For 2022, EPA is proposing the highest total volumes in history, putting the program on a stable trajectory that provides for significant growth. The proposed volumes for 2022 are over 3.5 billion gallons higher than the volume of renewable fuel used in 2020. The proposed volume of advanced biofuel for 2022 is over 1 billion gallons greater than the volume used in 2020. EPA is also proposing to add a 250-million-gallon “supplemental obligation” to the volumes proposed for 2022 and stating its intent to add another 250 million gallons in 2023. This would address the remand of the 2014-2016 annual rule by the DC Circuit Court of Appeals in Americans for Clean Energy v. EPA. Spreading this obligation over two years would provide the market time to respond to this supplemental obligation. The last Administration failed to act on the Agency’s outstanding obligation to address the court’s remand.
Industry reaction to the proposal is mixed, with objections to retroactively reducing previously finalized 2020 Renewable Fuel Standards (RFS) requirements. The Renewable Fuels Association called the package “a modest step in the right direction for the nation’s ethanol producers and farmers.”

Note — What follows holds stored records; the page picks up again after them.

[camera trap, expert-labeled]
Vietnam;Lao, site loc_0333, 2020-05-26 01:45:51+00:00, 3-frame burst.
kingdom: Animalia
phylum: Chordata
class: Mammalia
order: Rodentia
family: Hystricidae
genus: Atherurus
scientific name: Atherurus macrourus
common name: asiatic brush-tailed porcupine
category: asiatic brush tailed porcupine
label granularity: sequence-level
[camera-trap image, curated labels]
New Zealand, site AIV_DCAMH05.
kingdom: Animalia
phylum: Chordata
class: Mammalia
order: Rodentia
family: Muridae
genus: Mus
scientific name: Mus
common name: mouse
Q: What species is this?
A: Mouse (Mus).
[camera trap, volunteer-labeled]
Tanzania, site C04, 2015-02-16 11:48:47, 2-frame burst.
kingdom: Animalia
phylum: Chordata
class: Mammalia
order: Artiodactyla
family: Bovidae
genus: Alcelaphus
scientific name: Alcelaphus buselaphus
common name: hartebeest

Specifically, RFA welcomes EPA’s proposal to set the 2022 RFS conventional renewable fuel requirement at the statutory volume of 15 billion gallons (bg) and its move to deny all pending small refinery exemption (SRE) petitions based on the unappealed holdings of the Tenth Circuit Court’s decision in the Renewable Fuels Association et al. v. EPA. The agency also said it will follow the Court’s ruling when it considers future SRE petitions. EPA’s proposal to restore 500 million gallons of illegally waived RFS requirements from 2016 —with that volume being added in the form of supplemental requirements to the 2022 and 2023 RFS requirements—also drew praise from RFA.